TASK DESCRIPTION:
Write out all of the rows below again with "bounding box" changed to "bounding rectangle" and nothing else altered. Leave the pictures out.
— Begin —
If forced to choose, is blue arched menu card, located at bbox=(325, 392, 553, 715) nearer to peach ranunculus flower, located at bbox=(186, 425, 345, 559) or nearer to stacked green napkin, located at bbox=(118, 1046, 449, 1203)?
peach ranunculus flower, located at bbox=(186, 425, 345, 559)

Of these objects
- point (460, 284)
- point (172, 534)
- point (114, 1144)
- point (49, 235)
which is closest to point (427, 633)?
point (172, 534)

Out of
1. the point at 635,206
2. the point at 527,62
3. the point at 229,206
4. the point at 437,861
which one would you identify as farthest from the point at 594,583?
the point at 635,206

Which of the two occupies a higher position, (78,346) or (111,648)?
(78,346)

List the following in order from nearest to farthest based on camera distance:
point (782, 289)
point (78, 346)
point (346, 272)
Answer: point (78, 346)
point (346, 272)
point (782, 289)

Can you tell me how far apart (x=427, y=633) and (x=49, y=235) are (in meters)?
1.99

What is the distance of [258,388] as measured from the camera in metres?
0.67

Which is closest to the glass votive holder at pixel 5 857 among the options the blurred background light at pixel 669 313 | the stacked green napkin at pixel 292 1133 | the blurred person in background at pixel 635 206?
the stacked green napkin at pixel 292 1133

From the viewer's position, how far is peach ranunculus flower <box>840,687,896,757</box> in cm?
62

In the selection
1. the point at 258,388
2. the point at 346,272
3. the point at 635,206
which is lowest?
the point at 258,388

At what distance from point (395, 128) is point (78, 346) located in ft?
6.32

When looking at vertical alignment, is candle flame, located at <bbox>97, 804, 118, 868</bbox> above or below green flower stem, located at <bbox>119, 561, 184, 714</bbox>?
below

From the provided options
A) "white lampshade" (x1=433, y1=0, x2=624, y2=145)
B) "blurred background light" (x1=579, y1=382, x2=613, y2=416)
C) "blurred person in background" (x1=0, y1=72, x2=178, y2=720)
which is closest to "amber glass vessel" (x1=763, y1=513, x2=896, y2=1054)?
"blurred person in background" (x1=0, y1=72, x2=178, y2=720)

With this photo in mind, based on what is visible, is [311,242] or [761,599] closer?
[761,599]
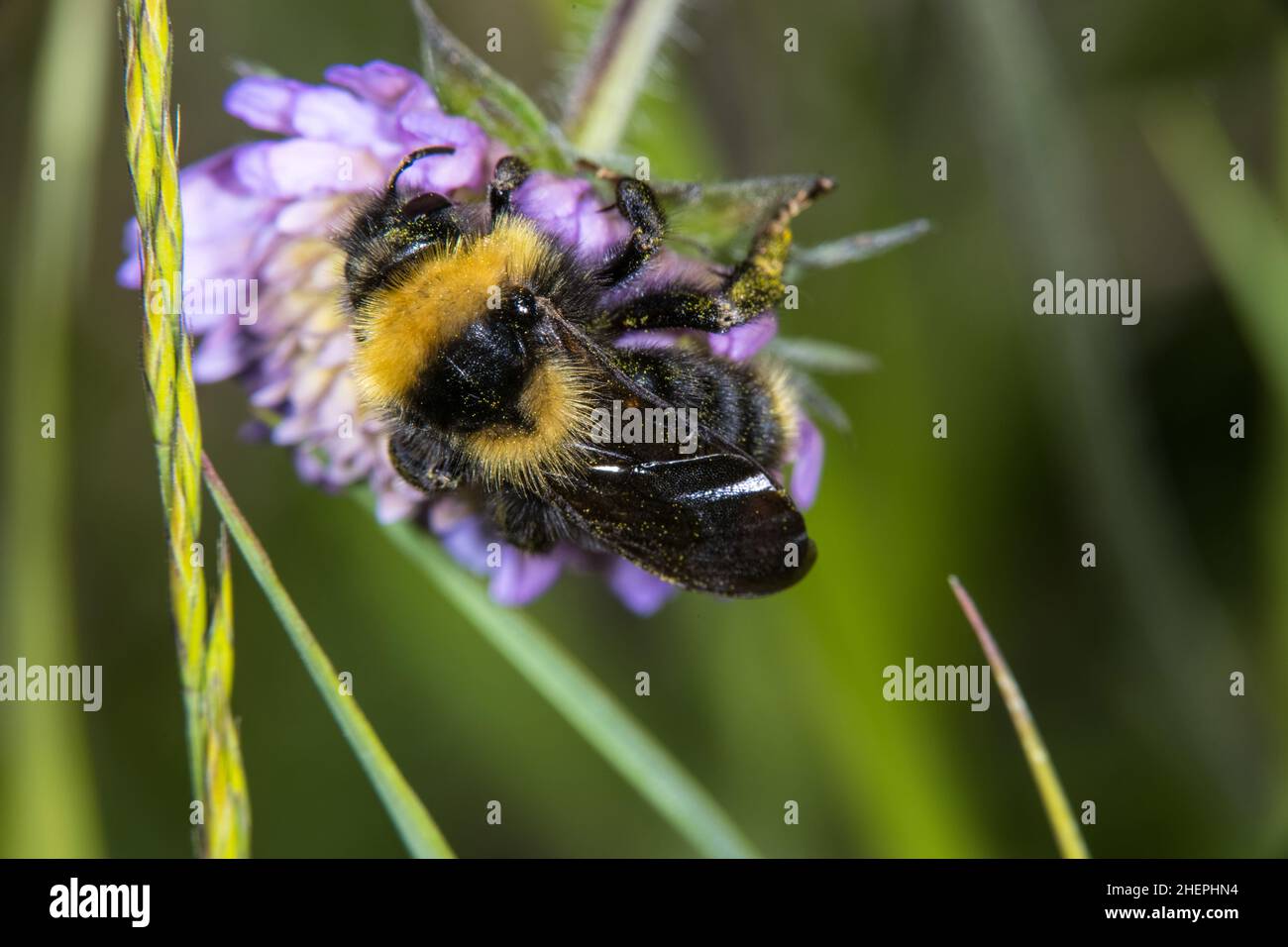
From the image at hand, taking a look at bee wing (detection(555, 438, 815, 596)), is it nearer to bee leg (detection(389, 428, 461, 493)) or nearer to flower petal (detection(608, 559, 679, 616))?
bee leg (detection(389, 428, 461, 493))

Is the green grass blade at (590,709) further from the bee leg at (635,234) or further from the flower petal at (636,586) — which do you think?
the bee leg at (635,234)

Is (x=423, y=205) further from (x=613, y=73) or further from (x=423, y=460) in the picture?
(x=613, y=73)
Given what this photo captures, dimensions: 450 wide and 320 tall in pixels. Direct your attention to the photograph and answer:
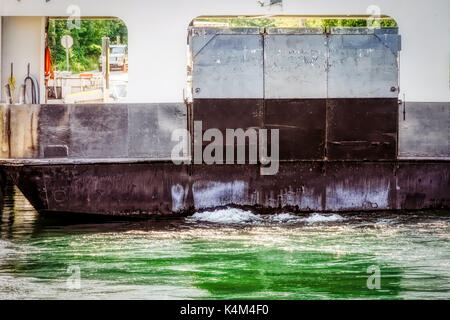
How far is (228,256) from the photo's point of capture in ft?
30.6

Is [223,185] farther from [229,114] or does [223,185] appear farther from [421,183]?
[421,183]

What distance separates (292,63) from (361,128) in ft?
4.20

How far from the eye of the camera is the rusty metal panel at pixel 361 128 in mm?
11344

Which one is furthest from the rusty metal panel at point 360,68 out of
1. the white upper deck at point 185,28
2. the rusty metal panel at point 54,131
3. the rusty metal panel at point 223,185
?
the rusty metal panel at point 54,131

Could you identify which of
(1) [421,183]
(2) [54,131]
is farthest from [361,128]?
(2) [54,131]

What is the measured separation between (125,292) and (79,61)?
15814 mm

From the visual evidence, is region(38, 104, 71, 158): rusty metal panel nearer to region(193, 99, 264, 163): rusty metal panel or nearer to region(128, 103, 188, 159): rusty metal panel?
region(128, 103, 188, 159): rusty metal panel

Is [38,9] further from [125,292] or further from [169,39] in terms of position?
[125,292]

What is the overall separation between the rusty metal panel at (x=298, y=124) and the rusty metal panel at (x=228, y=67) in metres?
0.32

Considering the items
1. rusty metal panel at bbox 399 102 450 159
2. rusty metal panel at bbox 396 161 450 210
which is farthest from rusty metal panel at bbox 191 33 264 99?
rusty metal panel at bbox 396 161 450 210

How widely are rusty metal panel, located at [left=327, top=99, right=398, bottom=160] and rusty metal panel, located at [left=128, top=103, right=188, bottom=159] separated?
202 cm

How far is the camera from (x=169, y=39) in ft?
37.6

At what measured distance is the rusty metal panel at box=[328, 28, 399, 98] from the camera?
11328 mm

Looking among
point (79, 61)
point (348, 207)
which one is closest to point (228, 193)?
point (348, 207)
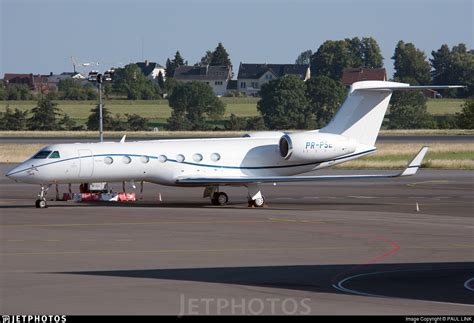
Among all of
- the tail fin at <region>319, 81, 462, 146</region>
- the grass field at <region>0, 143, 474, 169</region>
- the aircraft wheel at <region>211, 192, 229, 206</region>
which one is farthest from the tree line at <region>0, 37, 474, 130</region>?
the aircraft wheel at <region>211, 192, 229, 206</region>

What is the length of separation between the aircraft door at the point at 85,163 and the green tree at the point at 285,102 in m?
87.2

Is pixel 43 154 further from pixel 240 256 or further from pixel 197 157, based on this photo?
pixel 240 256

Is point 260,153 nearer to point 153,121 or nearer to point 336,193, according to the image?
point 336,193

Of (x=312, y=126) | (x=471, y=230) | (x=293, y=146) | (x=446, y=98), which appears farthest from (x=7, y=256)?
(x=446, y=98)

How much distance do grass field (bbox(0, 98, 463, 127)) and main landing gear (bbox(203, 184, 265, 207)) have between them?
84.6 m

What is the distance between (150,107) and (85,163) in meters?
112

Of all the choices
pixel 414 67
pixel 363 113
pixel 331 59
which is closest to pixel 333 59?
pixel 331 59

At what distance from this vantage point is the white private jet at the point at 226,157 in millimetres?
36156

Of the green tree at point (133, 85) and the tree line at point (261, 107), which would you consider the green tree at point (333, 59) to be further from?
the green tree at point (133, 85)

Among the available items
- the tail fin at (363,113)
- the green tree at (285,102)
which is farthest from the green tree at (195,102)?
the tail fin at (363,113)

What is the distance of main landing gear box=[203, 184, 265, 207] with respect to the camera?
1467 inches

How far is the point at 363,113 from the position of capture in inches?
1558

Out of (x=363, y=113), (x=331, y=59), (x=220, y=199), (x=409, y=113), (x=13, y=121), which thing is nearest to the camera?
(x=220, y=199)

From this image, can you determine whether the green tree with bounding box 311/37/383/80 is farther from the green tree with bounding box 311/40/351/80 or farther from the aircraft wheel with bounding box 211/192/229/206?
— End —
REPLY TO THE TASK:
If forced to choose, is blue arched menu card, located at bbox=(325, 392, 553, 715) nearer to peach ranunculus flower, located at bbox=(186, 425, 345, 559) or nearer to stacked green napkin, located at bbox=(118, 1046, 449, 1203)?
peach ranunculus flower, located at bbox=(186, 425, 345, 559)

Of these objects
- point (460, 284)
- point (172, 534)
- point (114, 1144)
- point (49, 235)
which is closest to point (427, 633)?
point (172, 534)

Out of
1. the point at 635,206
2. the point at 527,62
3. the point at 229,206
4. the point at 437,861
which one would you identify as farthest from the point at 594,583?
the point at 635,206

Which of the two occupies a higher position, (78,346) or (111,648)?
(78,346)

List the following in order from nearest to farthest based on camera distance:
point (782, 289)
point (78, 346)
point (346, 272)
Answer: point (78, 346)
point (346, 272)
point (782, 289)

Can you tell me how far apart (x=427, y=633) and (x=49, y=235) are (in meters)?
1.99

What is the distance of [258,388] as measured from the camera in metres?
0.67

Which is closest to the glass votive holder at pixel 5 857 among the options the blurred background light at pixel 669 313 | the stacked green napkin at pixel 292 1133 | the blurred person in background at pixel 635 206?
the stacked green napkin at pixel 292 1133

From the viewer's position, how far is peach ranunculus flower <box>840,687,896,757</box> in cm?
62

In the selection
1. the point at 258,388
2. the point at 346,272
3. the point at 635,206
which is lowest?
the point at 258,388

At what distance from point (395, 128) is point (78, 346) located in ft?
6.32

When looking at vertical alignment, is candle flame, located at <bbox>97, 804, 118, 868</bbox> above or below green flower stem, located at <bbox>119, 561, 184, 714</bbox>?
below

From the provided options
A) "white lampshade" (x1=433, y1=0, x2=624, y2=145)
B) "blurred background light" (x1=579, y1=382, x2=613, y2=416)
C) "blurred person in background" (x1=0, y1=72, x2=178, y2=720)
which is closest to "amber glass vessel" (x1=763, y1=513, x2=896, y2=1054)?
"blurred person in background" (x1=0, y1=72, x2=178, y2=720)

With this photo in mind, based on what is visible, is [311,242] or [761,599] closer?
[761,599]
From the image at hand, taking a look at bee wing (detection(555, 438, 815, 596)), is it nearer to bee leg (detection(389, 428, 461, 493)) or nearer to flower petal (detection(608, 559, 679, 616))?
bee leg (detection(389, 428, 461, 493))

Is the green grass blade at (590,709) further from the bee leg at (635,234) or further from the flower petal at (636,586) — which do you think?
the bee leg at (635,234)

Is (x=423, y=205) further from (x=613, y=73) or further from (x=423, y=460) in the picture?
(x=613, y=73)
Given what this photo captures, dimensions: 450 wide and 320 tall in pixels. Direct your attention to the photograph and answer:
How far is (228,256) from the photo's point of capture in ft?
30.6

Is [223,185] farther from [229,114] or does [223,185] appear farther from [421,183]?
[421,183]

What distance separates (292,63) from (361,128) in ft?
4.20

How far from the eye of the camera is the rusty metal panel at pixel 361 128 in mm?
11344

Which one is furthest from the rusty metal panel at point 360,68 out of
1. the white upper deck at point 185,28
2. the rusty metal panel at point 54,131
3. the rusty metal panel at point 223,185
?
the rusty metal panel at point 54,131

Could you identify which of
(1) [421,183]
(2) [54,131]
is farthest from [361,128]?
(2) [54,131]

What is the measured separation between (125,292) and (79,61)?
15814 mm

From the visual evidence, is region(38, 104, 71, 158): rusty metal panel nearer to region(193, 99, 264, 163): rusty metal panel or nearer to region(128, 103, 188, 159): rusty metal panel?
region(128, 103, 188, 159): rusty metal panel

Is [38,9] further from [125,292] or further from [169,39] in terms of position?
[125,292]

What is the overall separation between the rusty metal panel at (x=298, y=124) and the rusty metal panel at (x=228, y=67) in metres?
0.32

Considering the items
1. rusty metal panel at bbox 399 102 450 159
2. rusty metal panel at bbox 396 161 450 210
which is farthest from rusty metal panel at bbox 191 33 264 99?
rusty metal panel at bbox 396 161 450 210

How widely are rusty metal panel, located at [left=327, top=99, right=398, bottom=160] and rusty metal panel, located at [left=128, top=103, right=188, bottom=159] separated?
202 cm

How far is the camera from (x=169, y=39) in ft?
37.6

At what measured distance is the rusty metal panel at box=[328, 28, 399, 98] from the camera?
11328 mm

Looking among
point (79, 61)
point (348, 207)
which one is closest to point (228, 193)?
point (348, 207)
Among all of
- the tail fin at <region>319, 81, 462, 146</region>
- the grass field at <region>0, 143, 474, 169</region>
- the aircraft wheel at <region>211, 192, 229, 206</region>
which one is farthest from the tree line at <region>0, 37, 474, 130</region>?
the aircraft wheel at <region>211, 192, 229, 206</region>

What is the length of separation between the aircraft door at the point at 85,163 and the green tree at the point at 285,102 in m?
87.2

Is pixel 43 154 further from pixel 240 256 or further from pixel 197 157, based on this photo?
pixel 240 256

Is point 260,153 nearer to point 153,121 or nearer to point 336,193, according to the image?
point 336,193

Of (x=312, y=126) | (x=471, y=230) | (x=293, y=146) | (x=446, y=98), which appears farthest from (x=7, y=256)?
(x=446, y=98)

How much distance do grass field (bbox(0, 98, 463, 127)) and main landing gear (bbox(203, 184, 265, 207)) have between them?
84.6 m

What is the distance between (150,107) and (85,163) in meters?
112

Of all the choices
pixel 414 67
pixel 363 113
pixel 331 59
which is closest to pixel 333 59?
pixel 331 59

At what distance from this vantage point is the white private jet at the point at 226,157 in millimetres?
36156

Of the green tree at point (133, 85) and the tree line at point (261, 107), which would you consider the green tree at point (333, 59) to be further from?
the green tree at point (133, 85)

Among the available items
- the tail fin at (363,113)
- the green tree at (285,102)
which is farthest from the green tree at (195,102)?
the tail fin at (363,113)

What is the distance of main landing gear box=[203, 184, 265, 207] with respect to the camera?
1467 inches

How far is the point at 363,113 from the position of capture in inches?
1558

Out of (x=363, y=113), (x=331, y=59), (x=220, y=199), (x=409, y=113), (x=13, y=121), which thing is nearest to the camera?
(x=220, y=199)

From this image, can you determine whether the green tree with bounding rectangle 311/37/383/80 is farther from the green tree with bounding rectangle 311/40/351/80 or farther from the aircraft wheel with bounding rectangle 211/192/229/206?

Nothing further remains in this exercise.